Perry v Wine & Roses, Inc.
2007 NY Slip Op 04211 [40 AD3d 1299]
May 17, 2007
Appellate Division, Third Department
Published by New York State Law Reporting Bureau pursuant to Judiciary Law § 431.
As corrected through Wednesday, July 11, 2007


Heather M. Perry, Appellant, v Wine & Roses, Inc., Doing Business as Joe's East West Bar & Grill, Respondent.

[*1] Anthony M. Barraco, P.C., Highland (Anthony M. Barraco of counsel), for appellant.

Thomas M. Bona, P.C., White Plains (James C. Miller of counsel), for respondent.

Lahtinen, J. Appeal from a judgment of the Supreme Court (Kavanagh, J.), entered January 5, 2006 in Ulster County, upon a verdict rendered in favor of defendant.

Plaintiff fractured her left ankle when, at approximately 12:30 a.m., she fell in the restroom at defendant's nightclub, a popular establishment that was reportedly patronized by well over 200 people on the night of the accident. She commenced this negligence action alleging that her slip and fall was caused by vomit on the restroom floor and that defendant had actual or constructive notice of such condition. The case was eventually tried in front of a jury. By use of a special verdict, the jury determined that the subject area was not reasonably safe at the time that plaintiff fell, but that defendant was not negligent. Plaintiff moved to set aside the verdict as against the weight of the evidence. Her motion was denied and judgment was entered dismissing the action. Plaintiff appeals.

Plaintiff argues that the jury's determination that defendant did not have actual or constructive notice of the condition in the bathroom was against the weight of the evidence. "A verdict may be successfully challenged as against the weight of the evidence when the evidence so preponderate[d] in favor of the [plaintiff] that [the verdict] could not have been reached on any fair interpretation of the evidence" (Hamlin v McTighe, 240 AD2d 792, 793 [1997] [internal quotation marks and citations omitted]; see Lolik v Big V Supermarkets, 86 NY2d 744, 746[*2][1995]; Alaimo v General Motors Corp., 32 AD3d 627, 627-628 [2006]).

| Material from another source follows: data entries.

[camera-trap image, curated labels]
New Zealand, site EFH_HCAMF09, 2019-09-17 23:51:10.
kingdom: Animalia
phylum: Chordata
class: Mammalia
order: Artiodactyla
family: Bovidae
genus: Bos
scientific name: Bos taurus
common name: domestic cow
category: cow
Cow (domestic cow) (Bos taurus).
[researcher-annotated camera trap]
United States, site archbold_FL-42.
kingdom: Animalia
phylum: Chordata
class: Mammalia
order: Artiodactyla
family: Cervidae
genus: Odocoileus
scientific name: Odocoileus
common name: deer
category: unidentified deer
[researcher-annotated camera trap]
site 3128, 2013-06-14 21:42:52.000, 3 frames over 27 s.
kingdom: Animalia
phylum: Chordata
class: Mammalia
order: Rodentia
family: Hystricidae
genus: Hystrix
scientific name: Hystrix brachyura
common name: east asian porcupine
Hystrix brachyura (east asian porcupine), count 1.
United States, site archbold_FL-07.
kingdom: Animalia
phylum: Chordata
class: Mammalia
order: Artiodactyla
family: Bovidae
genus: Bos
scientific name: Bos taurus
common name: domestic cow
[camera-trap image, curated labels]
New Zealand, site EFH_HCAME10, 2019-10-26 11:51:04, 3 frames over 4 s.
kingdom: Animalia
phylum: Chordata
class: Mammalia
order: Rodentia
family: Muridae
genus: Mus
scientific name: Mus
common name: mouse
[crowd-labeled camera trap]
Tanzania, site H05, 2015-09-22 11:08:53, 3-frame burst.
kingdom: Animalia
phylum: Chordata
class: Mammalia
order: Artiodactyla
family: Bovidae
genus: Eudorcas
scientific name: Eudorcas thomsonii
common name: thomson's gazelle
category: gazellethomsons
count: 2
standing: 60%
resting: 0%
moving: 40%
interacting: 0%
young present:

Where conflicting evidence is presented, great deference is accorded to the credibility determinations made by the jury (see Hudson v Lansingburgh Cent. School Dist., 27 AD3d 1027, 1030 [2006]; Fisher v Jackstadt, 291 AD2d 689, 691 [2002]; Devoe v Kaplan, 278 AD2d 734, 735 [2000]).

Plaintiff testified that she slipped on a substance on the floor that she believed to be vomit. Elizabeth Fazio, an acquaintance of plaintiff's coworker, testified that she was at defendant's club on the night of plaintiff's mishap. Fazio recalled seeing vomit on the floor of the restroom at about 10:30 p.m. and she stated that she told the security guard seated outside the restroom about the condition. When she returned to the restroom shortly before plaintiff's accident, she observed vomit still on the restroom floor. This time, she did not speak to the security guard, although she recalled that it was the same guard as earlier in the evening. Defendant's witnesses included Kenneth Lenczewski, the security guard who worked that location on the night in question. He testified that nobody told him prior to plaintiff's accident that there was vomit on the floor of the bathroom. On the issue of actual notice, there was a conflict between the testimony of Fazio and Lenczewski, and we discern no reason to set aside the jury's assessment of that issue.

As to constructive notice, plaintiff asserts that such was established by Fazio's statement that she saw vomit in the restroom around 10:30 p.m. and the testimony of David Murphy, the general manager of the club, who stated that it was defendant's policy to inspect the restroom every 20 to 30 minutes. Plaintiff's assertion, however, rests upon the assumption that Fazio's testimony must be accepted and it is apparent that the jury rejected significant parts of her testimony. Murphy's testimony alone does not persuasively establish constructive notice since no other proof clearly puts the substance in the bathroom for a considerable length of time and the disgorging that created the unsafe condition could have occurred shortly before the accident. We are unpersuaded to set aside the jury's determination (see Hamlin v McTighe, supra at 793; Odom v Binghamton Giant Mkts., 237 AD2d 686, 687 [1997]).

The further arguments regarding purportedly improper comments by defense counsel during summation were not preserved for review (see Healy v Greco, 174 AD2d 877, 879 [1991]).

Cardona, P.J., Crew III, Spain and Kane, JJ., concur. Ordered that the judgment is affirmed, with costs.